I move toward the huddle of survivors. I don’t want to shoot them. I want them to feel the weight of what they’ve done. I grab a young man—maybe twenty, a Council legacy—by the back of his neck and drag him toward the centre of the room. He’s sobbing so hard he can’t breathe, his expensive loafers sliding through the slick gore on the floor.

“Look at her!” I roar, shoving his face toward Hallow as she plays her death-song. “Look at what you paid for! You wanted a pure city? You wanted a perfect bloodline? This is the cost!”

I shove him down onto his knees and force his hands into the pool of blood spreading from the guard I gutted. I want him to feel the cooling heat of it.
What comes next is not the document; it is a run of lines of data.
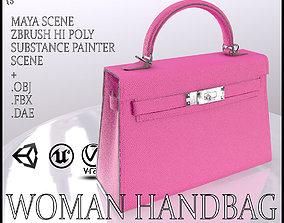 3D model realtime Woman Handbag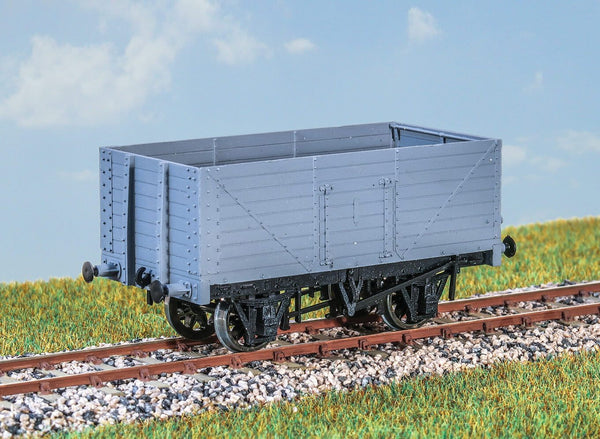 RCH 1923 Design 8 Plank Coal Wagon
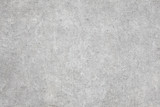 Fototapety Abstract background, grey cement wall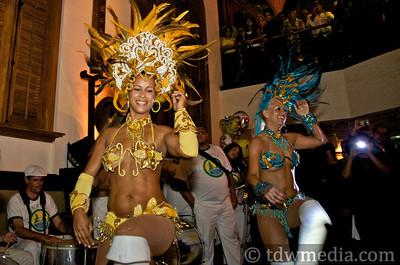 Brazilian Independance 9-11-09 27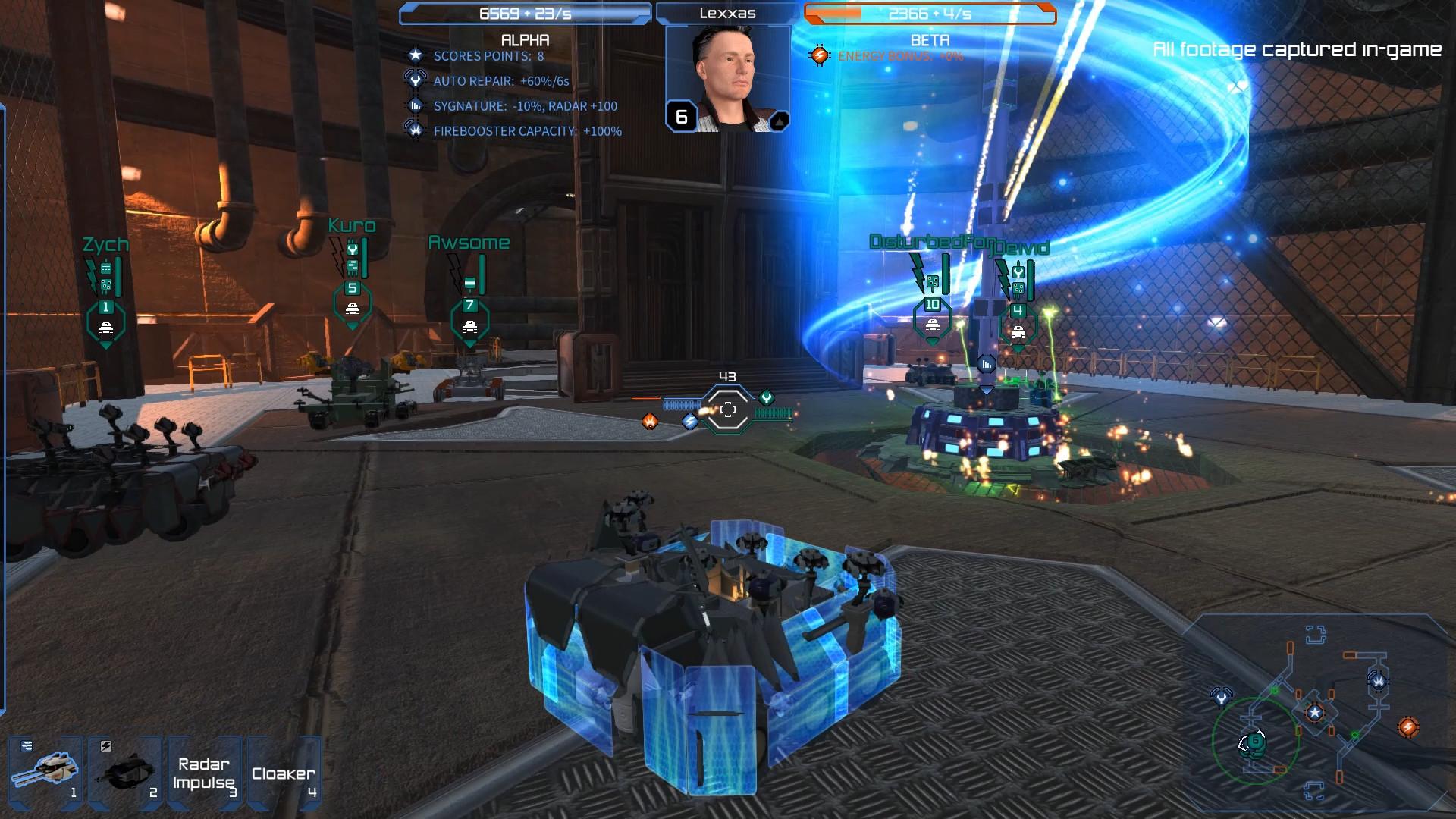 War Builder League on Steam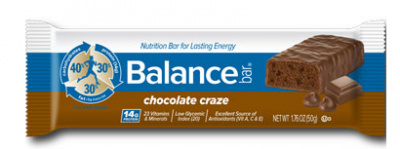 Win It Wednesday: Celebrate National Milk Chocolate Day with @BalanceBars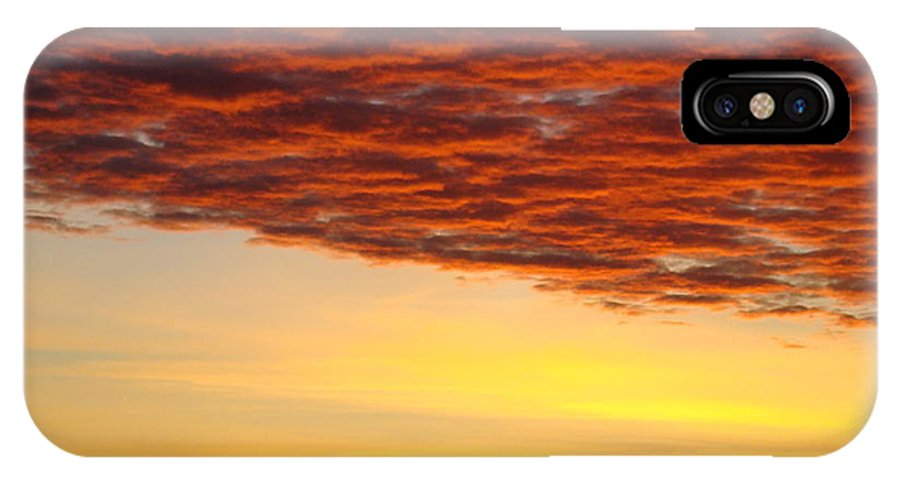 Sunset IPhone X Case featuring the photograph Sunset Art Prints Canvas Orange Clouds Twilight Sky Baslee Troutman by Baslee Troutman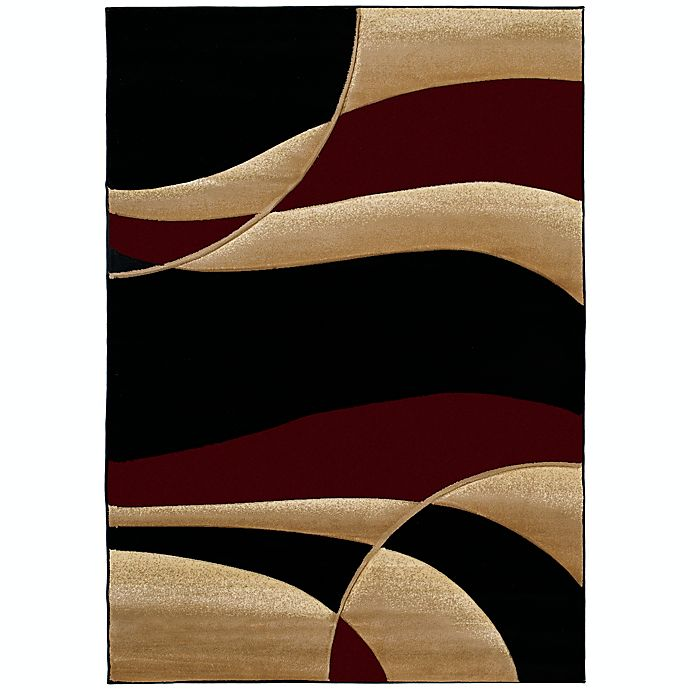 Alternate image 1 for United Weavers Contours Avalon 5-Foot 3-Inch x 7-Foot 6-Inch Area Rug in Burgundy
I want it under his fingernails.

“Rub it in,” I hiss, leaning over him, my breath hot against his ear. “It’s your inheritance. Don’t let a drop go to waste.”

Ryker, meanwhile, has found the ‘Record of Sales’—the heavy, leather-bound ledger kept in the wall safe. He walks to the centre of the ballroom, the book open in his hands. He begins to read the names aloud, his voice a steady, rhythmic tolling of a funeral bell.

“Entry 402: Hallow. Sold to the Magistrate for ‘experimental refinement.’ Price: Two million. Witnessed by the High Priestess.”

Every time he reads a name, he walks to the corresponding person in the room and draws a shallow, horizontal line across their throat with a scalpel—not deep enough to kill, just enough to let them feel the bite of the steel.

“You aren’t people anymore,” Ryker says, his eyes landing on the Priestess. “You’re ledger entries. And the debt is being settled in cash.”